Once the horseback riders had summited the orchard and crested the top of what we call “Coyote Mountain,” the trail opened out into a field. It was perfect for a quick race and some light hearted competition. The boys lined up on one end, and on counselor Mary’s count, they were off, racing up the field to the other end. There are few places where you can feel as free and weightless as you do on the back of a cantering horse across a grassy field. It’s hard to not smile in such a situation. Though you are going somewhere quickly, cantering a horse in a field has the same feel as sauntering to a degree: relishing the feeling of going fast, but not going anywhere in particular. The boys (and counselors) enjoyed the opportunity to do nothing but ride, savoring the day from the back of a horse.
They made dinner and camped at Copper Cave, the shelter at the base of Falling Creek Falls. Even after spending all day riding, as they prepared to dismount, Ford asked, “Can I just stay in the saddle forever? I don’t want to leave!” They stretched and played in the creek below the Falls, later falling asleep to the sound of the waterfall from the comfort of their outdoor shelter. Before coming back to camp the next day, they rode around the Green River Flats, letting the horses splash and cool off in the creek, cantering around the lower field, and even playing chess on horseback with our giant chess pieces.
Viewing camp from the back of a horse gives one a different perspective, allowing you to enjoy all the beautiful scenery that camp’s mountain has to offer.
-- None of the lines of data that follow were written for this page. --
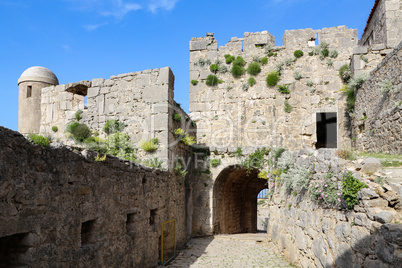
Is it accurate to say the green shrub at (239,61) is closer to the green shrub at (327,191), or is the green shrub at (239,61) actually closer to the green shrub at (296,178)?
the green shrub at (296,178)

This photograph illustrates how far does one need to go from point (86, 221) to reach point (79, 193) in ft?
2.06

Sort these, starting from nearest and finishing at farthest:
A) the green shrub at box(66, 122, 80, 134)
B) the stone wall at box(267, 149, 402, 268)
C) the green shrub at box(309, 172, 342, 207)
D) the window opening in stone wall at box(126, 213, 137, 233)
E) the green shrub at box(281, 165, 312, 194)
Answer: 1. the stone wall at box(267, 149, 402, 268)
2. the green shrub at box(309, 172, 342, 207)
3. the window opening in stone wall at box(126, 213, 137, 233)
4. the green shrub at box(281, 165, 312, 194)
5. the green shrub at box(66, 122, 80, 134)

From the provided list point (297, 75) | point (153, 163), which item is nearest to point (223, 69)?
point (297, 75)

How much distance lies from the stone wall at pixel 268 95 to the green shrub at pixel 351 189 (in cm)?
885

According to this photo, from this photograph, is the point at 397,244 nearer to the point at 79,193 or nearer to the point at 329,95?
the point at 79,193

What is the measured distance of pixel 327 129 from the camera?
629 inches

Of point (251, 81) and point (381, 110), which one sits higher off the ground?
point (251, 81)

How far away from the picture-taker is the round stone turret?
12.4 meters

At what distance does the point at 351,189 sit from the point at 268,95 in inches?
389

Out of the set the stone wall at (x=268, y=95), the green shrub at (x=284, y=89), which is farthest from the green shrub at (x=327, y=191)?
the green shrub at (x=284, y=89)

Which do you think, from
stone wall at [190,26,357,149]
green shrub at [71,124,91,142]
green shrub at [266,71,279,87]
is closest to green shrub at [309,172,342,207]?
green shrub at [71,124,91,142]

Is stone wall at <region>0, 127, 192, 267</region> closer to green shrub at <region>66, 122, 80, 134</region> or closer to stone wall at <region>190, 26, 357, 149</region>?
green shrub at <region>66, 122, 80, 134</region>

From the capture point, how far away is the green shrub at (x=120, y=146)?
9383 millimetres

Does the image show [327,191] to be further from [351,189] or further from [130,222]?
[130,222]
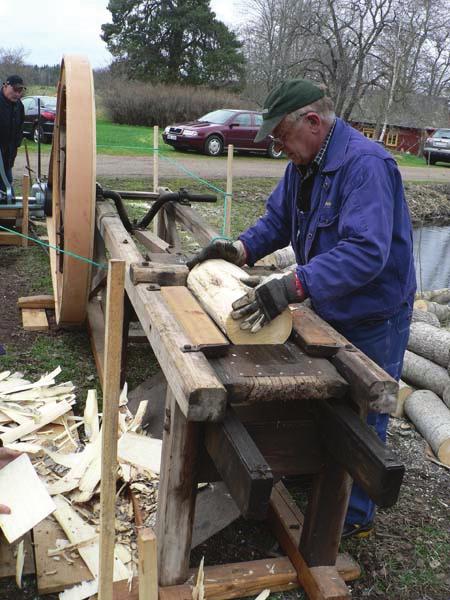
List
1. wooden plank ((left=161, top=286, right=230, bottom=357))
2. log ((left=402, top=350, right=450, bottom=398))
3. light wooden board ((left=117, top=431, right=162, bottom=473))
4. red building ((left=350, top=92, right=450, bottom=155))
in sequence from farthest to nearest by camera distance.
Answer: red building ((left=350, top=92, right=450, bottom=155))
log ((left=402, top=350, right=450, bottom=398))
light wooden board ((left=117, top=431, right=162, bottom=473))
wooden plank ((left=161, top=286, right=230, bottom=357))

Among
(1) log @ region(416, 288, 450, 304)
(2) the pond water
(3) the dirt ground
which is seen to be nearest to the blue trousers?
(3) the dirt ground

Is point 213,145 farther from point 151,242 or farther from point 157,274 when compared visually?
point 157,274

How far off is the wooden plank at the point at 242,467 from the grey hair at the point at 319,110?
4.34ft

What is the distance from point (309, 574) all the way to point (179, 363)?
1.21 meters

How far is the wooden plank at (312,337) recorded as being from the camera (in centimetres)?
242

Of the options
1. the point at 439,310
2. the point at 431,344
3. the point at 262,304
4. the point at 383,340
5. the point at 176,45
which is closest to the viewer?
the point at 262,304

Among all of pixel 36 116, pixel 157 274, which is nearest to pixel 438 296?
pixel 157 274

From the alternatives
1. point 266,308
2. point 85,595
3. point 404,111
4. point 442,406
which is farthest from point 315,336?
point 404,111

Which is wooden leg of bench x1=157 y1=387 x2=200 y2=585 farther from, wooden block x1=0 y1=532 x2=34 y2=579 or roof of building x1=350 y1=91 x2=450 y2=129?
roof of building x1=350 y1=91 x2=450 y2=129

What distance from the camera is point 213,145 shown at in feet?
61.1

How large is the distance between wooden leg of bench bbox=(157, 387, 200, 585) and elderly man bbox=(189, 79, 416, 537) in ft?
1.48

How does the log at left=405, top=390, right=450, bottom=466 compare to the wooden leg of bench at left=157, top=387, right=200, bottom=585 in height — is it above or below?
below

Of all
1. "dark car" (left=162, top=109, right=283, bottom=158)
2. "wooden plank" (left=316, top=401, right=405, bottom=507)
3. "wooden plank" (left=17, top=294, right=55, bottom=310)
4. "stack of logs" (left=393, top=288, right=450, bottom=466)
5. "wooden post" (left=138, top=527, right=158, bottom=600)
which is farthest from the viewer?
"dark car" (left=162, top=109, right=283, bottom=158)

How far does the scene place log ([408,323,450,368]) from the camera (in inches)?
200
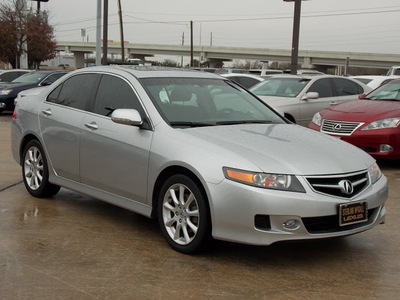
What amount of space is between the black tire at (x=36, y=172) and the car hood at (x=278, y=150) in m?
2.24

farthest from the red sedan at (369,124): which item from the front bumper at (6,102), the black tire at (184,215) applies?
the front bumper at (6,102)

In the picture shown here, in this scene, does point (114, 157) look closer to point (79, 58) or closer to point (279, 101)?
point (279, 101)

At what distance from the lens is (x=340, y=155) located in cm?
450

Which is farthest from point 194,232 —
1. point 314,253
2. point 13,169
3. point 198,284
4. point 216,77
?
point 13,169

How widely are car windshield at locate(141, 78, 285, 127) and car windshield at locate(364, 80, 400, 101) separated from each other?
188 inches

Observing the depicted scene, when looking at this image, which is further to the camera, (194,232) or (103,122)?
(103,122)

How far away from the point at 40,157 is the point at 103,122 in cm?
132

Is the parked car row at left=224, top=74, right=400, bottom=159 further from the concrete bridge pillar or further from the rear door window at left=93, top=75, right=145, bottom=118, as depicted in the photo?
the concrete bridge pillar

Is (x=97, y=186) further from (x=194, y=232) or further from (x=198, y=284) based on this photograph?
(x=198, y=284)

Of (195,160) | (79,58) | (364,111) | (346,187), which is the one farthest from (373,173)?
(79,58)

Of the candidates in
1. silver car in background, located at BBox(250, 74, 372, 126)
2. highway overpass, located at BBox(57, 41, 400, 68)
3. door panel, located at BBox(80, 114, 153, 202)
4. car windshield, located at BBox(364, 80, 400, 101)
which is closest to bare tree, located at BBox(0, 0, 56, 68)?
silver car in background, located at BBox(250, 74, 372, 126)

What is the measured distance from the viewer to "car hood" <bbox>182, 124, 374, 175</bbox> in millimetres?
4105

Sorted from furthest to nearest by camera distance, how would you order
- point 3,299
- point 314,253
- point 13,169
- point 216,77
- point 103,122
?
point 13,169, point 216,77, point 103,122, point 314,253, point 3,299

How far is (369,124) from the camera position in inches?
345
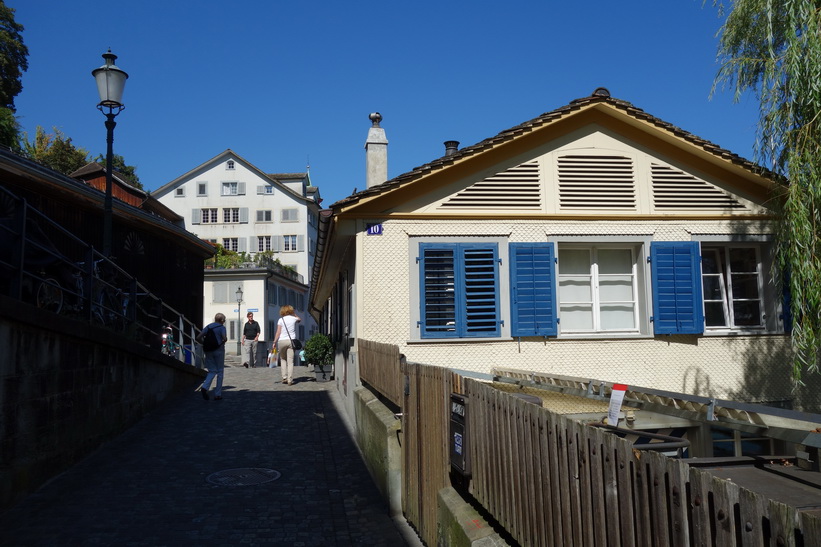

Other than sleeping in the waterfall shelter that evening, the riders had no real destination during the day and were free to “saunter about” on horseback, admiring the views, enjoying the trails, and racing through the fields. As we move into the end of our second week at camp, we’ll be looking for more ways to saunter through life, attempting to slow down the feeling of time so we can savor every moment left this summer.
More Highlights From This Friday
- Breakfast: Everyone’s favorite blueberry muffins, plus oatmeal, fruit salad, granola, yogurt, and hard boiled eggs.
- Lunch: Black bean soup, pulled pork, pasta salad, a full salad bar, with beef and vegetable soup on the bar, and Oreo pudding “dirt pie” for dessert.
- Dinner: A Southern comfort meal of biscuits with chicken and dumplings, plus the always-popular churros for dessert.
- William Z. achieved Warrior in disc golf
- Andy P. earned Ranger in woodworking
- Jackson S. and Rodrigo E. both attained Warrior in rock climbing
- Evening Program: Free Choice Friday! Boys could decide where they wanted to spend the evening, whether that was at the swim docks, on the field, courts, or gym playing games, or under the Dining Hall with ping pong, foosball, carpet ball, and warrior ball.